CHICAGO: The year is 2048 in “Palestine + 100: Stories From a Century After the Nakba” edited by Basma Ghalayini. Twelve authors present their version of Palestine, where bananas grow on the slopes of Ramallah, pineapples flourish in Samaria and where virtual reality seamlessly overlays a desolate life.

Palestinian refugees are “like nomads traveling across a landscape of memory,” writes Ghalayini in her introduction. In 1948, the Nakba saw scores of Palestinian villages and cities destroyed and more than 700,000 Palestinians expelled from their land. As of 2003, it was estimated that 9.6 million descendants lived outside of Palestine and so when Ghalayini writes that for Palestinians “writing is, in part, a search of their lost inheritance, as well as an attempt to keep the memory of that loss from fading,” it is a powerful expression of how storytelling is a tool for preservation.

From virtual reality to extraterrestrial visitors, the twelve authors explore what a free Palestine would look like, or at least the illusion of freedom at the height of digital innovation. Salem Haddad, Majd Kayal, Emad El-Din Aysha, and Abdalmuti Maqbool create parallel words, pushing technological and societal boundaries, where history can be altered, government can be formed virtually and the past can be lived and relived through alternate narratives, but not without a cost.

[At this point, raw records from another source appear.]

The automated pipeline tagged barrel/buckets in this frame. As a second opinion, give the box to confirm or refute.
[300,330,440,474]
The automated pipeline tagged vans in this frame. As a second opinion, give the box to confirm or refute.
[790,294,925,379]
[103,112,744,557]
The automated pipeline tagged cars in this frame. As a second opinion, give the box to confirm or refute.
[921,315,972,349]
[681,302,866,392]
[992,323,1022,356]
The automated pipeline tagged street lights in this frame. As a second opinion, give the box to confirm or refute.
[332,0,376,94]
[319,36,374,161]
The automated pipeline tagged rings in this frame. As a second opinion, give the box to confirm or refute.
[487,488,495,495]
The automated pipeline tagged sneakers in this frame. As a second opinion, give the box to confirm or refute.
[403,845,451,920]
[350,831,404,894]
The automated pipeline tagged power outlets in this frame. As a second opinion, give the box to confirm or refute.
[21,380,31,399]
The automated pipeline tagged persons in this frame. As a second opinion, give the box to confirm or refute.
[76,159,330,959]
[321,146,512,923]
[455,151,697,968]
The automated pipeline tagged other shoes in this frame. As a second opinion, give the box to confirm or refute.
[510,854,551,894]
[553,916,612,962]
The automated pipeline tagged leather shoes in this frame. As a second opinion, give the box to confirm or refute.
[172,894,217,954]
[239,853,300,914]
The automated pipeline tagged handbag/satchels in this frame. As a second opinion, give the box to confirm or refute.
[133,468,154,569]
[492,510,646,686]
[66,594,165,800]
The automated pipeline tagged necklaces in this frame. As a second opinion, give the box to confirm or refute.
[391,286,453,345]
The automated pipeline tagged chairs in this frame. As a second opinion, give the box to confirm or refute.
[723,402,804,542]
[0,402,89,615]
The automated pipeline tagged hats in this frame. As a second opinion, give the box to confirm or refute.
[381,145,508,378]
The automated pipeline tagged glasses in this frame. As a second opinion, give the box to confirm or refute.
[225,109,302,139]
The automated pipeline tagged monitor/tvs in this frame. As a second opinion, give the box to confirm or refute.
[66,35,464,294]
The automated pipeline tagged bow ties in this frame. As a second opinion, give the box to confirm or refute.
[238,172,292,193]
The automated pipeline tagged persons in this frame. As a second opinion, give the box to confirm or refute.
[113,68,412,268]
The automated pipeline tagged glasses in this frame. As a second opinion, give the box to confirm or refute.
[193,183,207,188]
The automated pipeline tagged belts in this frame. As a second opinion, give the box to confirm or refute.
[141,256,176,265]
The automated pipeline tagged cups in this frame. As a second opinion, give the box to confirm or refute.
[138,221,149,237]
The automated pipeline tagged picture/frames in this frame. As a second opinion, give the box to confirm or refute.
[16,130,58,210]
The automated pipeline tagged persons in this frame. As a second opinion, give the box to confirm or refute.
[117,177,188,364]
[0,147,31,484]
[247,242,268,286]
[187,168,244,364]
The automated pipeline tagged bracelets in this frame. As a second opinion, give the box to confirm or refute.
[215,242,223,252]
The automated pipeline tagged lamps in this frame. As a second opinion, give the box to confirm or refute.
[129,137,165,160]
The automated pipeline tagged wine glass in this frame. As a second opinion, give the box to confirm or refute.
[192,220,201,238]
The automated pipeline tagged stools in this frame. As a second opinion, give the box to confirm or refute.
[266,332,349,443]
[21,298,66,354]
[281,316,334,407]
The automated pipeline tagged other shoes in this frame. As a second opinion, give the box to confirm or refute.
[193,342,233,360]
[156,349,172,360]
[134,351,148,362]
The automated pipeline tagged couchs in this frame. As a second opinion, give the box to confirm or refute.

From Mazen Maarouf comes a superhero and Selma Dabbagh tells of a desperate woman who must sell her kidney for a job. Between Anwar Hamed’s ghosts and Tasnim Abutabikh’s story of a mistaken enemy, each author turns the idea of freedom on its head, questioning the idea of freedom itself. From Rawan Yaghi comes a story of desolate landscapes in which oxygen is in short supply and sedatives are in high demand, and from Samir El-Youssef a story where the study of history is forbidden. Narratives are pushed as Ahmed Masoud explores the possibility of hosting international competitions and Talal Abu Shawish forces communities together when presented with an outside threat.

The story-tellers themselves have a range of perspectives that span over 40 years, from the oldest author in his sixties to the youngest in her twenties. Some have lived in Palestine while others have lived in Palestine through their parents’ or grandparents’ memories. As Samir El-Youssef writes in his short story, “in a country like this, to forget is a sin.”